● DOCUMENT PASSAGE
Life
An Open Letter to My Mom
May 9, 2020 @ 8:37pm
May 9, 2020
An Open Letter to My Mom –
I wish that I could remember all of the things you’ve taught me and told me over the years, because, let’s face it, I won’t always be able to call you up to ask if meat can be re-frozen or when flour can substitute for cornstarch, or what it felt like to watch the moon landing, or where you first saw Bruce Springsteen play when you were in college. I know there are many days when it must feel to you like I rarely listen – which you don’t begrudge me because you know I’m out here being busy trying to do all of the things you always believed I could do whether or not those things were even possible in the world when you brought me into it. But Mom, I have been listening. And watching, observing. Learning from you how to love.
There is evidence that shows the effects of trauma can be passed down in the DNA from one generation to the next. I’m sure that is true. Here I have only a case study to present to support it, but I’d hedge my bets on suggesting the opposite is true, too – that the effects of empathy, kindness, and nurture can be written into the genetic code. I don’t know whether I will ever be a mother, but because of you, I am confident that I would know how to.

● EXTRACTED DATA
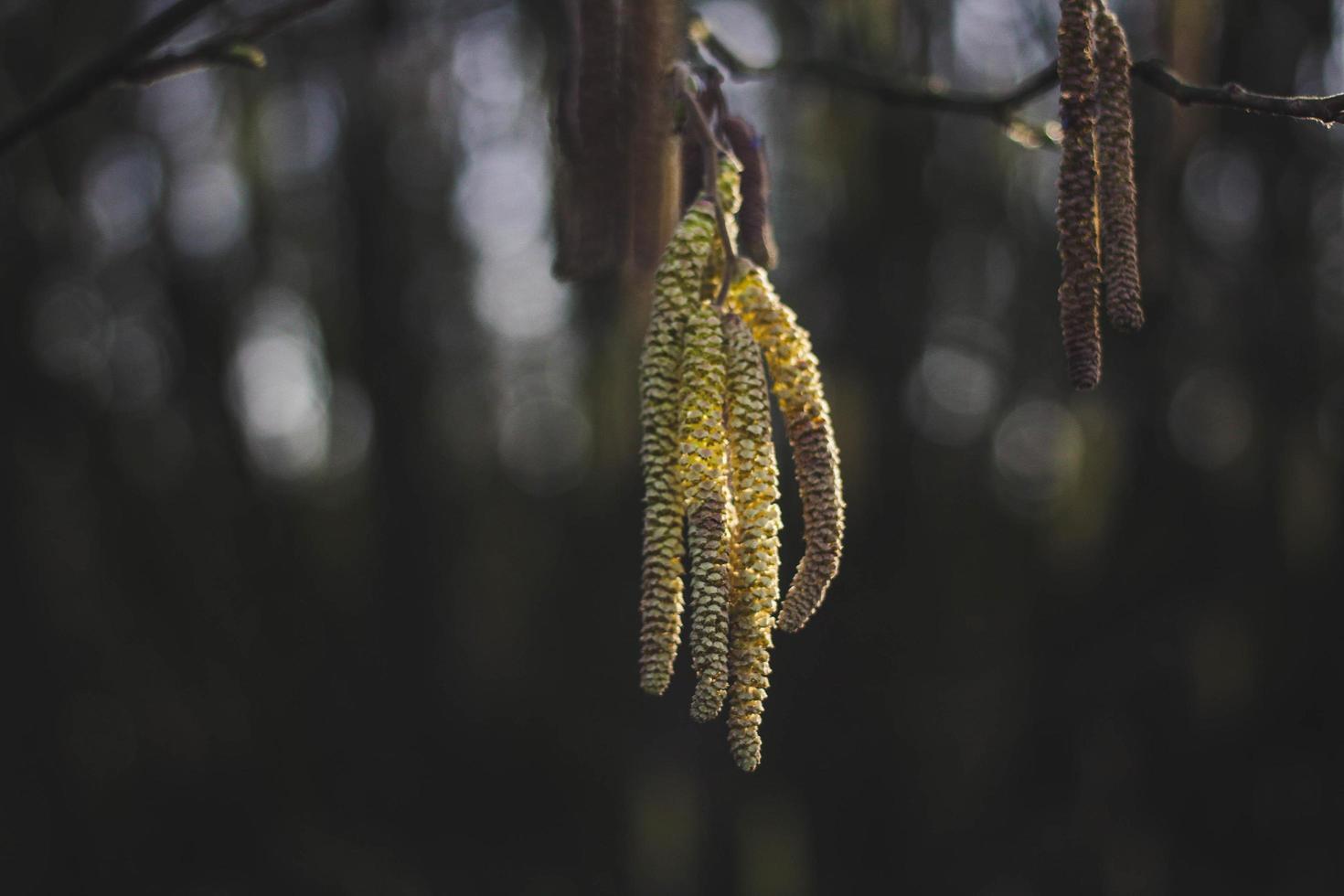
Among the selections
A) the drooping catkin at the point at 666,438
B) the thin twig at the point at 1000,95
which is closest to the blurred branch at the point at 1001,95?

* * *

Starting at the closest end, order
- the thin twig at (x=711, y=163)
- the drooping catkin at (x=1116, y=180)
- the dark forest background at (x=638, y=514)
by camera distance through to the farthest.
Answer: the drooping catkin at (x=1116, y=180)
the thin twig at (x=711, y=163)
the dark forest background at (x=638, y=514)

● WORK TASK A
According to the open letter to Mom, what does evidence show can be passed down in DNA from one generation to the next?
● WORK TASK B
Please write the next part of the open letter to Mom, picking up right after its last sentence.
The entries have nothing to do with this.

● ANSWER AREA A
The effects of trauma.

● ANSWER AREA B
My body and my bones know that French braids are worth waking up extra early for, that any room is a comfort if a candle is lit, and that conversations with plants can be some of the most rewarding. They know that pie dough is always better if it is still stuck in your rings the next day; goldfish deserve burials; and fairies and leprechauns are as important as textbooks and computers. Above all, they know that salt air kisses your skin and mountains can hug you, but home is where you make it. And of course, you can’t win the lottery if you don’t have a ticket.
This world, this existence is a fragile one. You’ve known that better than most, longer than most, which is perhaps why you somehow give so much of yourself with such abandon, while at the same time holding on so tightly. This year, in this now, as your daughter I have only one request: be kind to yourself. Show yourself the same love you have shown me, and please believe me when I say you deserve it.